─── Extract

Introduction: Virtual reality (VR)-based interventions to improve balance and mobility are gaining increasing traction across patient populations. VR-based interventions are believed to be more enjoyable and engaging for patients with traumatic brain injury. This scoping review aims to summarize existing studies from the literature that used VR to improve balance and mobility and determine the gap in VR-based balance literature specific to individuals with traumatic brain injury. Methods: Two authors independently searched the literature using the search terms “Virtual Reality Traumatic Brain Injury Lower Limb”, “Virtual Reality Traumatic Brain Injury Balance”, and “Virtual Reality Traumatic Brain Injury Gait”. Results: A total of seventeen studies, specifically, three randomized controlled trials, one one-arm experimental study, two retrospective studies, two case studies, one feasibility/usability study, one cohort study, and seven diagnostic (validation) studies, met the inclusion criteria for this review. The methodological quality of the studies evaluated using the PEDro scale was fair. Discussion: Future studies should focus on large-scale clinical trials using validated technology to determine its effectiveness and dose–response characteristics. Additionally, standard assessment tools need to be selected and utilized across interventional studies aimed at improving balance and mobility to help compare results between studies.

Keywords:

neurological impairment; balance; falls; virtual reality; brain injury

1. Introduction

Each year in the United States, approximately 1.7 million individuals encounter traumatic brain injuries (TBIs) [1]. The immediate impacts of a traumatic brain injury may include unconsciousness of varying length, depression, confusion, trouble recalling the traumatic event or learning new information, speech issues, and lack of coordination [2]. Some or all of the immediate impacts may be permanent [2]. Depending on intrinsic variables like length of unconsciousness and post-traumatic amnesia, TBI is categorized as mild, moderate, or severe [3]. Most people with mild TBI (70–90% of TBI cases) experience rapid recovery, allowing them to reach their pre-TBI health status [4]. Those who experience a TBI with symptoms surpassing three months are considered to have transitioned from the acute to the chronic phase of TBI [5]. Five years post-injury, 57% of moderate or severe chronic TBI patients are moderately or severely disabled, with about 33% relying on others to complete everyday activities [6].

Furthermore, regardless of the extent of severity, health problems due to TBI can cause long-term physical and neurological impairments, affecting the person’s ability to perform daily activities and return to work [7]. About 30–65% of TBI patients report balance impairments sometime during their recovery [8]. Damage to the integration of sensory, motor, and musculoskeletal systems leads to balance issues [9,10]. Impaired balance leads to a higher risk of falls. Falls are the leading cause of TBI-related hospitalizations. Multiple interventions are being developed and evaluated to help improve balance deficits post-TBI. With technological development, research utilizing novel technology to help improve balance deficits post-TBI has been gaining traction over the past decade.

──────

Requirement 1.
Answer these questions about the excerpt on virtual reality for balance after brain injury, one answer per line:
(a) How many studies met the inclusion criteria for the review?
(b) What scale was used to evaluate methodological quality, and how was that quality rated?
(c) What share of TBI patients report balance impairments at some point during recovery?
Requirement 2. Summarize the excerpt on virtual reality for balance after brain injury in two sentences.
Requirement 3. Write the next paragraph of the excerpt on virtual reality for balance after brain injury, starting after its final sentence.

─── Material provided

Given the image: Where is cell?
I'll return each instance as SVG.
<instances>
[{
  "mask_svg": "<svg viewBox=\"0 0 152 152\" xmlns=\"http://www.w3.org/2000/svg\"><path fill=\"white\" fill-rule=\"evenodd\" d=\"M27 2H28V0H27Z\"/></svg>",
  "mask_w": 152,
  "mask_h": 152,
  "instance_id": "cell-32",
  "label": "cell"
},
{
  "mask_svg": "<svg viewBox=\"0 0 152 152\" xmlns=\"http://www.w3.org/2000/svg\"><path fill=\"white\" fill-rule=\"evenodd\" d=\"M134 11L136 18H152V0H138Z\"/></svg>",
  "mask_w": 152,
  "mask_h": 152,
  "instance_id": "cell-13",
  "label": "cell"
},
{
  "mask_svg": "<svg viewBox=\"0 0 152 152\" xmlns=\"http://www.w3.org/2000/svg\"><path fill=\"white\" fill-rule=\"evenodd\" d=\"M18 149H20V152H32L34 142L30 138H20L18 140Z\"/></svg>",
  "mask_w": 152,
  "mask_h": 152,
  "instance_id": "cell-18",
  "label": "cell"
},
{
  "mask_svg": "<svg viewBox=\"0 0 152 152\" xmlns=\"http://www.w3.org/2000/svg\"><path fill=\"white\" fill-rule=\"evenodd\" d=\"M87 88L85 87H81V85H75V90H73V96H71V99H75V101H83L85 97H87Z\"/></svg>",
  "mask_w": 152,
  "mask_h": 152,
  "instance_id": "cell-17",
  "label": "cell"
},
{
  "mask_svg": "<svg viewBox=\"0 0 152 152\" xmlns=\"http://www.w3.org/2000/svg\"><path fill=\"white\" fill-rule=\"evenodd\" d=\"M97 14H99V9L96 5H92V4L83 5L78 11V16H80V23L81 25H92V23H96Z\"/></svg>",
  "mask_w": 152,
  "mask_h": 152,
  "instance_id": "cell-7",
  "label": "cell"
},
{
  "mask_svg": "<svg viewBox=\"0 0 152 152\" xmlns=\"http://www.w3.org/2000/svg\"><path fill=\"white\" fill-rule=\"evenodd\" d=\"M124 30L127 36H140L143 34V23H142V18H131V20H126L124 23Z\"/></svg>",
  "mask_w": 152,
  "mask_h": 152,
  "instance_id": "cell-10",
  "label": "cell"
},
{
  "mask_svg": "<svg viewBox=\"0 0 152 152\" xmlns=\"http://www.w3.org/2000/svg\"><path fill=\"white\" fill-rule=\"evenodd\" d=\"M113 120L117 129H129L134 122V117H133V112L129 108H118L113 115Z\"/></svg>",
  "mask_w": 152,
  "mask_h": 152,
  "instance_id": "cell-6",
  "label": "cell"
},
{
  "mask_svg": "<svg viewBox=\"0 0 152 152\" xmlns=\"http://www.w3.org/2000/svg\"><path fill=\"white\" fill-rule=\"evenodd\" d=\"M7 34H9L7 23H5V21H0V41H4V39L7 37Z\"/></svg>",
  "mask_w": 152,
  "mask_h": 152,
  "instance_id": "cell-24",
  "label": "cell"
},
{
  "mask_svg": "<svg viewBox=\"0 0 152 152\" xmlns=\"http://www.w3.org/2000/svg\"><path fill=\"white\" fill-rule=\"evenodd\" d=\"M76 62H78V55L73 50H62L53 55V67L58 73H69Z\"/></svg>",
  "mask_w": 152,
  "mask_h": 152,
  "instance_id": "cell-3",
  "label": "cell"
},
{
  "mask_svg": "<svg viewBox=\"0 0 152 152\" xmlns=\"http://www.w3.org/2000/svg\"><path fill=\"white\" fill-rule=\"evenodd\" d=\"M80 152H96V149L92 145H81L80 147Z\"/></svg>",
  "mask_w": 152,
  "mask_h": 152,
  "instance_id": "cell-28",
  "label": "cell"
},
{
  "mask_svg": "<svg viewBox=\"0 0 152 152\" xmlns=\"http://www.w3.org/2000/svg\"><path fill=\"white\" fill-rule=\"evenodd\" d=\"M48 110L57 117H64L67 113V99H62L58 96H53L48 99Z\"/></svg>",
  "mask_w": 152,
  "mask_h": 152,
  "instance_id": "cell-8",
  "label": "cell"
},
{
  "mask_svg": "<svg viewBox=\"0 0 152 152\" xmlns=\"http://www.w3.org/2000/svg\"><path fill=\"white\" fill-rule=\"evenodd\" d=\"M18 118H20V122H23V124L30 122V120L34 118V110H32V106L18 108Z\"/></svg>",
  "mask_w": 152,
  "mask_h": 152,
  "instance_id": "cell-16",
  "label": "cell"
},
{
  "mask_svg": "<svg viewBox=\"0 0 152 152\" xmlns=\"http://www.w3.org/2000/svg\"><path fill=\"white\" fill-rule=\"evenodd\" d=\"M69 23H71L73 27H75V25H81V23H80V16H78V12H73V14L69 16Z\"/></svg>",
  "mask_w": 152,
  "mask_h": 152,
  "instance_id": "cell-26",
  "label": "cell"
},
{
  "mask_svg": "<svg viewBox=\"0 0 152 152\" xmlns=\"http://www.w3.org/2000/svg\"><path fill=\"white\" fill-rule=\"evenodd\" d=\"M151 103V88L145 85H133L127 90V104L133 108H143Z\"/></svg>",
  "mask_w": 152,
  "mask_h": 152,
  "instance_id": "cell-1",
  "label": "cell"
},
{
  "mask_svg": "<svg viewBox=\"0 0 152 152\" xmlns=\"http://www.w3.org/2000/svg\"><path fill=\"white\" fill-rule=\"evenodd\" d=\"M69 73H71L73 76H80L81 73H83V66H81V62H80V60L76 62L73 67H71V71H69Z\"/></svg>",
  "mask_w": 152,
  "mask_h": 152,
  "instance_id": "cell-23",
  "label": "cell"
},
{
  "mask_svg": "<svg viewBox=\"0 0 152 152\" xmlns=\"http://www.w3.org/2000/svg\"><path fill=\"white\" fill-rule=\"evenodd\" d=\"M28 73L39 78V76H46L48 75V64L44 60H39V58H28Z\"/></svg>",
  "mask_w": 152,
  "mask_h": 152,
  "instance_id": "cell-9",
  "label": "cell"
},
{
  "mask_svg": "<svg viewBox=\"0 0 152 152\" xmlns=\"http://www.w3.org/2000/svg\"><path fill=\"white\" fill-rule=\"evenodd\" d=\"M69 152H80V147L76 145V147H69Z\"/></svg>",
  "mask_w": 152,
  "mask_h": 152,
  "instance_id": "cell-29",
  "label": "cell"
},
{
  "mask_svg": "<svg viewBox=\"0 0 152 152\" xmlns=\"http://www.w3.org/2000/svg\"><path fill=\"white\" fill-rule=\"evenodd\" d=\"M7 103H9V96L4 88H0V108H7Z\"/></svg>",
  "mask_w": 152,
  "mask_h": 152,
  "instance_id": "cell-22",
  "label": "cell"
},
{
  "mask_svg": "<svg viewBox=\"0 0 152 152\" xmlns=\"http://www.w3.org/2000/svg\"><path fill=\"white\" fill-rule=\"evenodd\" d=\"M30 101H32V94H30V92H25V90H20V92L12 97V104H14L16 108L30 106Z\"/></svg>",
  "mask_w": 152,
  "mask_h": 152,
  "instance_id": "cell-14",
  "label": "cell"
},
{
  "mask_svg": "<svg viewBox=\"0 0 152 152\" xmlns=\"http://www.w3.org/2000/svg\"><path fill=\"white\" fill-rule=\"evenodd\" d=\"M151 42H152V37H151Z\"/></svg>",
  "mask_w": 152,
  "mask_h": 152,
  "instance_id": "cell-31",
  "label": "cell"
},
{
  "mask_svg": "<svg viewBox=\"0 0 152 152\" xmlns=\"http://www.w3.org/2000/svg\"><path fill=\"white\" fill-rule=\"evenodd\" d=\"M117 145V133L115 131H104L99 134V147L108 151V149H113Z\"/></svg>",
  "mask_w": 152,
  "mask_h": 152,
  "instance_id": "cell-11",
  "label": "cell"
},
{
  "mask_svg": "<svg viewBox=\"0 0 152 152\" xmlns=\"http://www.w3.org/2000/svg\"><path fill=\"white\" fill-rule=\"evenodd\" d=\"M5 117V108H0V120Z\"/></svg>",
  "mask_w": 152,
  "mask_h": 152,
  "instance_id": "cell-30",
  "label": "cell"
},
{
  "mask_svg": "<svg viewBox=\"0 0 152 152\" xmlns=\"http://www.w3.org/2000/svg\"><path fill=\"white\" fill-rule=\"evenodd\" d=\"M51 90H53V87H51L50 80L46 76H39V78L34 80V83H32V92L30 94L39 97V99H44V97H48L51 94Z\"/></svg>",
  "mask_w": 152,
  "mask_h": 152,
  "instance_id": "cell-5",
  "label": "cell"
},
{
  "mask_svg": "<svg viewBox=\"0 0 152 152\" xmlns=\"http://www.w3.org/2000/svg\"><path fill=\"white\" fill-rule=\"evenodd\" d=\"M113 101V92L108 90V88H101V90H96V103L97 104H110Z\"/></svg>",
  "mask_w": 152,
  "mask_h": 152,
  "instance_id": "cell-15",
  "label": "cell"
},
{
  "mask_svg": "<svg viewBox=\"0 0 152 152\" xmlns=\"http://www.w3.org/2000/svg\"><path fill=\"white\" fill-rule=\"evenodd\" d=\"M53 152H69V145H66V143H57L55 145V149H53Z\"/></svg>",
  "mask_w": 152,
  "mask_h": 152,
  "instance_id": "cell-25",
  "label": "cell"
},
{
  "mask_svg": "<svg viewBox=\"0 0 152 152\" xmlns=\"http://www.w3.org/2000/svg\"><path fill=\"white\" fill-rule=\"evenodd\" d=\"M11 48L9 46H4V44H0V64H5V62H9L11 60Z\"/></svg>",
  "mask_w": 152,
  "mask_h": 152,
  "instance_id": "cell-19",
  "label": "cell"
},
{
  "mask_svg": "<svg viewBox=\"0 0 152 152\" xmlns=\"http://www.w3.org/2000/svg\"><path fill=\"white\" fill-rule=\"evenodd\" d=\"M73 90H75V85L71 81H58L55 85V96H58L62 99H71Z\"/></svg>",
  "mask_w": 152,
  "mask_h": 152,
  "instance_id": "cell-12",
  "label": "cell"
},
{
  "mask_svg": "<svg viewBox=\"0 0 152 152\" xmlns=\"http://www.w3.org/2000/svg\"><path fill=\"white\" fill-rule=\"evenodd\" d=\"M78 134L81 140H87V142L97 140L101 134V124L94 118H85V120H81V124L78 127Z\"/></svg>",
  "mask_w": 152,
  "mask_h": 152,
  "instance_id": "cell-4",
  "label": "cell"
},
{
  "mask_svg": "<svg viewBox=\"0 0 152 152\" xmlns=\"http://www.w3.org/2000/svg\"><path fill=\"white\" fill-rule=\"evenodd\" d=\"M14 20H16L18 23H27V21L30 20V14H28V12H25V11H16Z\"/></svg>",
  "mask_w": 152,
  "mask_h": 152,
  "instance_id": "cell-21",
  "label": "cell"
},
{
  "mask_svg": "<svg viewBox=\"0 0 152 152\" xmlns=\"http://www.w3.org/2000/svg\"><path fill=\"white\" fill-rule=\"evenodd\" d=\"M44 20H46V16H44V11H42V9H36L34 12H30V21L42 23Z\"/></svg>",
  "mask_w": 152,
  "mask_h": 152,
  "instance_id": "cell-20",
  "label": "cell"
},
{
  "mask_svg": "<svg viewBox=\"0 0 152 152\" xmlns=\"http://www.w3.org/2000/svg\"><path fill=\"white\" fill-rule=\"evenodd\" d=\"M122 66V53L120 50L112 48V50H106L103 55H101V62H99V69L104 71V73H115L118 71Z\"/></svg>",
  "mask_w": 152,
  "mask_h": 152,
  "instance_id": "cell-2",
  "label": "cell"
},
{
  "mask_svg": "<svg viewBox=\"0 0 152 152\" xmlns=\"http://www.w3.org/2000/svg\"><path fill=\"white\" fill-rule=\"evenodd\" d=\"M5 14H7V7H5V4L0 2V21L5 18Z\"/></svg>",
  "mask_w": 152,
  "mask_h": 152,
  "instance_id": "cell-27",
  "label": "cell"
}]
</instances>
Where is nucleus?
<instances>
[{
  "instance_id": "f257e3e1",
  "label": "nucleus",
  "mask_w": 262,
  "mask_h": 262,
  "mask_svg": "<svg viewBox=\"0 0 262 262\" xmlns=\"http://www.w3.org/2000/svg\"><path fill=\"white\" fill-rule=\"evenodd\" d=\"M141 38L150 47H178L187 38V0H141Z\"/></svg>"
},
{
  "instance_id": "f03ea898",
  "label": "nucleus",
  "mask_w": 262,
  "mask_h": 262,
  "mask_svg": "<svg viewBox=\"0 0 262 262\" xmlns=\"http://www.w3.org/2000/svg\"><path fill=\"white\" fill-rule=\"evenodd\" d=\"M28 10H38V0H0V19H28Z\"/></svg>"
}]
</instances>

──────

Exercise result 1.
(a) Seventeen studies.
(b) The PEDro scale, and the quality was rated fair.
(c) About 30–65%.

Exercise result 2. This scoping review summarizes seventeen studies that used virtual reality to improve balance and mobility after traumatic brain injury, and it found their methodological quality to be fair. It calls for large-scale clinical trials with validated technology and standard assessment tools, noting that TBI often causes lasting balance problems that raise the risk of falls.

Exercise result 3.
Traditionally, the standard of care for treating patients with chronic TBI-related balance issues has consisted of various exercises prescribed by a physical therapist, such as firm static standing, foam static standing, and weight-shifting exercises. Physical therapists also use research-based sensory–motor learning concepts available in the clinical setting [11,12]. Physical therapy focusing on sensory stimulation has become a growing trend as rehabilitation techniques modernize [13,14]. In the past decade, the integration of novel Virtual Reality (VR) technology to treat balance issues associated with TBI has grown. VR is a user–computer interface method that incorporates real-time simulation of an environment or activity and permits user input through various sensory channels [15]. Unlike traditional user interfaces, VR allows users to interact with a three-dimensional simulated environment. In VR-integrated rehab, spatial and temporal manipulations are employed to improve sensorimotor training [15]. The physiological activation of brain areas is achieved using VR rehabilitation programs, as it involves motor learning and repeated practice with stimuli from multiple senses (audio, visual, motor, and proprioceptive) [16].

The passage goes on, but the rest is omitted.